■ ESTRATTO DEL TESTO
# # # #

IN NOME DEL POPOLO ITALIANO Il TRIBUNALE in funzione di Giudice del Lavoro

all'udienza del giorno 05/11/2014 nella causa n. 7331 /2014 RG

promossa da

O............... PASQUALE con il patrocinio dell'avv. CATAPANO GIUSEPPE

contro

IVRI SERVIZI INTEGRATI S.P.A. con il patrocinio dell'avv. .................................................................

visto l'art. 429 c.p.c., ha pronunziato sentenza con il seguente

DISPOSITIVO

P.Q.M.

Il Tribunale di Milano in funzione di Giudice del Lavoro, definitivamente pronunciando, disattesa ogni contraria istanza ed eccezione, così provvede: Dichiara il diritto del ricorrente all'applicazione del trattamento economico e normativo di cui al CCNL Multiservizi e, per gli effetti, condanna IVRI Servizi Integrati Spa a corrispondere a O................... Pasquale l'importo lordo di euro 3.656,00 a titolo di differenze retributive per il periodo da aprile 2013 a maggio 2014 e di euro 1.480,00 a titolo di ratei di 14.ma mensilità non erogati in riferimento allo stesso periodo, oltre rivalutazione e interessi dalle singole scadenze al saldo;

condanna la società resistente a rifondere a controparte le spese processuali, che liquidate in complessivi euro 1.000,00 oltre accessori di legge, da distrarre a favore del procuratore anticipatario.

CONTESTUALE MOTIVAZIONE

Il ricorso è fondato e merita accoglimento per le ragioni già ampiamente illustrate dall'intestato Tribunale nelle sentenze n. 162/14 (dott. Di Leo) nonché nelle sentenze pronunciate nelle cause n. 14951/13, 15410/13 (dott. Mariani) e n. 11813/2013 (dott. Casella), le cui motivazioni sono in questa sede integralmente richiamate e condivise.

# # # #

Record di una raccolta di domande spaziali

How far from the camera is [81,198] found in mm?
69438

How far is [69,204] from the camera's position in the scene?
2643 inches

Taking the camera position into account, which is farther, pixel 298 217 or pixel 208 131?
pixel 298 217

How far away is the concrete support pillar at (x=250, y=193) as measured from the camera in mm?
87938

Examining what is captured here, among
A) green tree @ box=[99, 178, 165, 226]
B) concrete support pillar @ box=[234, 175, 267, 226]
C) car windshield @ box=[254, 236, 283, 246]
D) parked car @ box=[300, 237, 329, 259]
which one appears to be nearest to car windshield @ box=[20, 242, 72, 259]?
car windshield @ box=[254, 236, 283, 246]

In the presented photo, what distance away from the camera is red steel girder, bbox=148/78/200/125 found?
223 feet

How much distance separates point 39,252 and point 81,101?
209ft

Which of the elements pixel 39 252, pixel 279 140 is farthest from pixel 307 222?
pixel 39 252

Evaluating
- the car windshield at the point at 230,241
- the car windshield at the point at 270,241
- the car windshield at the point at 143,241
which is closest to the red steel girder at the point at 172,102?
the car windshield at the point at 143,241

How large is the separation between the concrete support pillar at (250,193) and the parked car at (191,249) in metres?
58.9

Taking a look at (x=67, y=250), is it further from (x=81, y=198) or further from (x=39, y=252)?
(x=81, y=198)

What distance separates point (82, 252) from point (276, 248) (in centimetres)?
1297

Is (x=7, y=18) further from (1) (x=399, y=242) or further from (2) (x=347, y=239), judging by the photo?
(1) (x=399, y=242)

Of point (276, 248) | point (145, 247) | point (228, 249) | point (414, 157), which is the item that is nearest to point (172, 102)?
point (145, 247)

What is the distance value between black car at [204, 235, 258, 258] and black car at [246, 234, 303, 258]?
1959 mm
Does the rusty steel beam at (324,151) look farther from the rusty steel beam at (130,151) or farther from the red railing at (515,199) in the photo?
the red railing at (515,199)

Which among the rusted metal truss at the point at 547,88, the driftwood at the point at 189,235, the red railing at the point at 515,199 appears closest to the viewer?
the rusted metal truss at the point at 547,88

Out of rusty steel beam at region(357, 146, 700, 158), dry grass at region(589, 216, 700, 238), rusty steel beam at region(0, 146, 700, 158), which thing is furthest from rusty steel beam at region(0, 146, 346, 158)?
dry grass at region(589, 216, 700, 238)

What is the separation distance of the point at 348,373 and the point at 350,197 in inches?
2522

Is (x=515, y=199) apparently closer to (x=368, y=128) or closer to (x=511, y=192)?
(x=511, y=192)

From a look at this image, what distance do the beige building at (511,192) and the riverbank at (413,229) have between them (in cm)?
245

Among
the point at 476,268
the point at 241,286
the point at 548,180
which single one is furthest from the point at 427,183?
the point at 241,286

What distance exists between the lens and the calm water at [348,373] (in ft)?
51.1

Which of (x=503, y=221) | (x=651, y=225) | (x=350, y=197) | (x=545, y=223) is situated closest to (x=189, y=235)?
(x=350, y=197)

# # # #

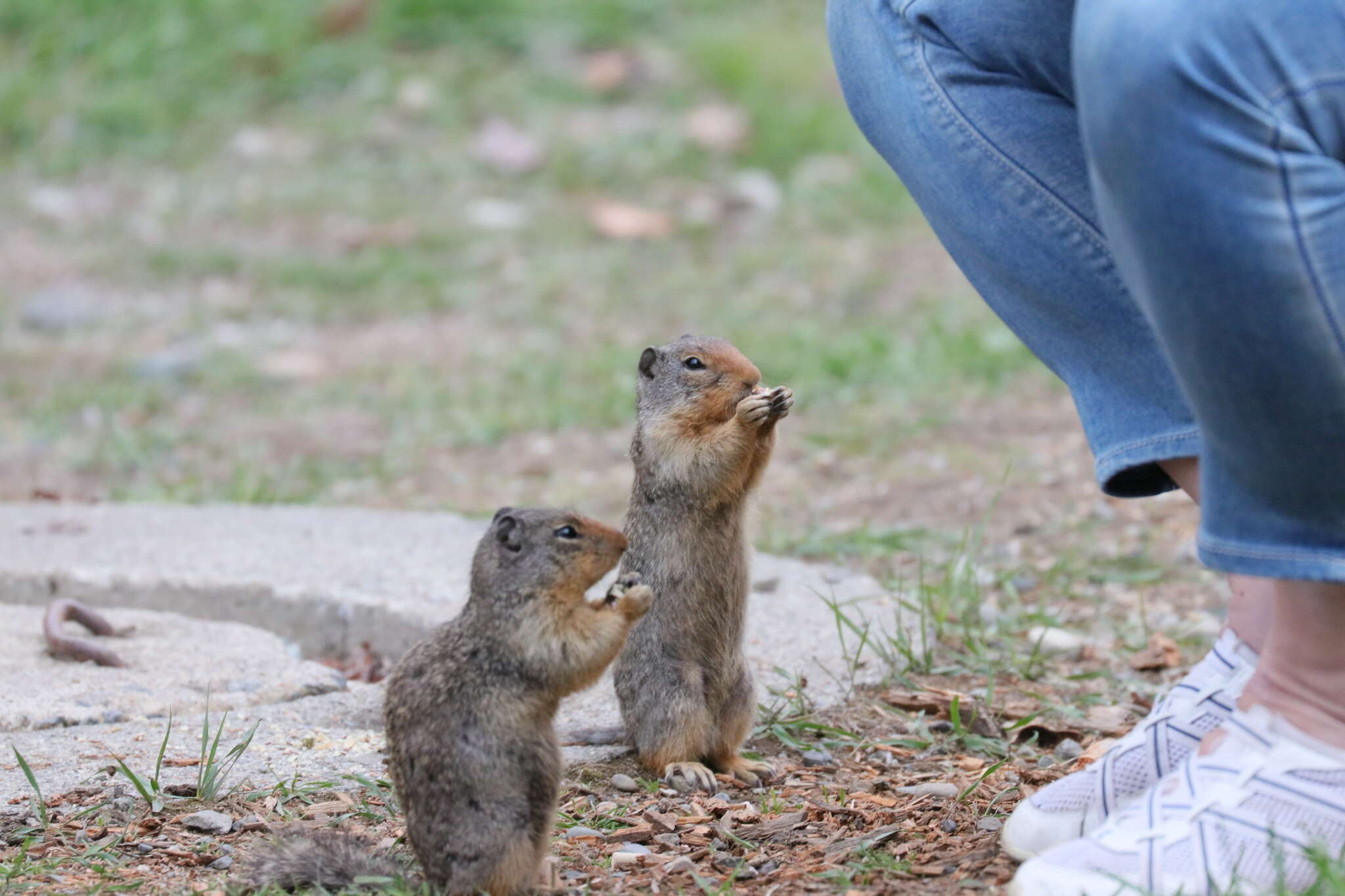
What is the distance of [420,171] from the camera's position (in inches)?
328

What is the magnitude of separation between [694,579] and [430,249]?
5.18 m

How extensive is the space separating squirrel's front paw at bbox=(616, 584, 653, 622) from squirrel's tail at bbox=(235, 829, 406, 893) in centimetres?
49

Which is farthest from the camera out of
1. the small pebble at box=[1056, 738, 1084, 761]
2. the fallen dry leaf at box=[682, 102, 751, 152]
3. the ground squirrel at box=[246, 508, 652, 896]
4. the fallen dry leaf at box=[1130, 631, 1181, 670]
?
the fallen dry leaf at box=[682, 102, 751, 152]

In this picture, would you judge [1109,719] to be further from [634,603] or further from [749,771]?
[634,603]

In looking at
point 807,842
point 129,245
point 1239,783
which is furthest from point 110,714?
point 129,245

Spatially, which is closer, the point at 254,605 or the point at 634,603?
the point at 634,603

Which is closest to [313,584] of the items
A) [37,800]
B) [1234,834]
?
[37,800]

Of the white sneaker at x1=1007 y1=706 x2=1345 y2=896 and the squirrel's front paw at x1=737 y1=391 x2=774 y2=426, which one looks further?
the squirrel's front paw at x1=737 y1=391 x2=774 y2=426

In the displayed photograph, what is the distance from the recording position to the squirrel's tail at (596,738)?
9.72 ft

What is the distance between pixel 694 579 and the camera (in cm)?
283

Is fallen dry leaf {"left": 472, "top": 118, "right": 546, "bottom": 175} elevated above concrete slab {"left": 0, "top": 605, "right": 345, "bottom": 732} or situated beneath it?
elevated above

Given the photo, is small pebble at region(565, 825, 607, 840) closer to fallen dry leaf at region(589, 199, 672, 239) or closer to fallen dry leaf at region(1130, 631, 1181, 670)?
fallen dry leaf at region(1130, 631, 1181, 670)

# # # #

■ COMPITI DA SVOLGERE
• A. Puoi tradurre in inglese questa frase della sentenza del Tribunale di Milano: "Il ricorso è fondato e merita accoglimento per le ragioni già ampiamente illustrate dall'intestato Tribunale nelle sentenze n. 162/14 (dott. Di Leo) nonché nelle sentenze pronunciate nelle cause n. 14951/13, 15410/13 (dott. Mariani) e n. 11813/2013 (dott. Casella), le cui motivazioni sono in questa sede integralmente richiamate e condivise."?
• B. Riesci a proseguire la sentenza del Tribunale di Milano a partire dall'ultima frase riportata?

■ RISPOSTE AI COMPITI
• A. The petition is well founded and deserves to be granted for the reasons already amply set out by this Court in judgment no. 162/14 (Dr. Di Leo) as well as in the judgments issued in cases no. 14951/13, 15410/13 (Dr. Mariani) and no. 11813/2013 (Dr. Casella), whose reasoning is fully referenced and endorsed here.

• B.
In primo luogo, occorre osservare che è pacifico come, con l'Accordo Sindacale del 28/3/13, la IVRI SERVIZI INTEGRATI SPA, nell'ambito di una procedura di recesso collettivo ex artt. 4 e 24 della legge n. 223/91, avviata il 6.6.12, abbia convenuto - quale soluzione alternativa ai licenziamenti in grado di salvaguardare i livelli occupazionali dell'azienda, anche in applicazione dell'articolo 4, co. 11, della legge n. 223/91 e dell'articolo 8 della legge n. 148/11 - che a far data dal 1/3/13, sarebbe stato applicato il diverso C.C.N.L. Vigilanza Privata, in luogo dei CCNL Multiservizi, Commercio e Proprietari di fabbricati.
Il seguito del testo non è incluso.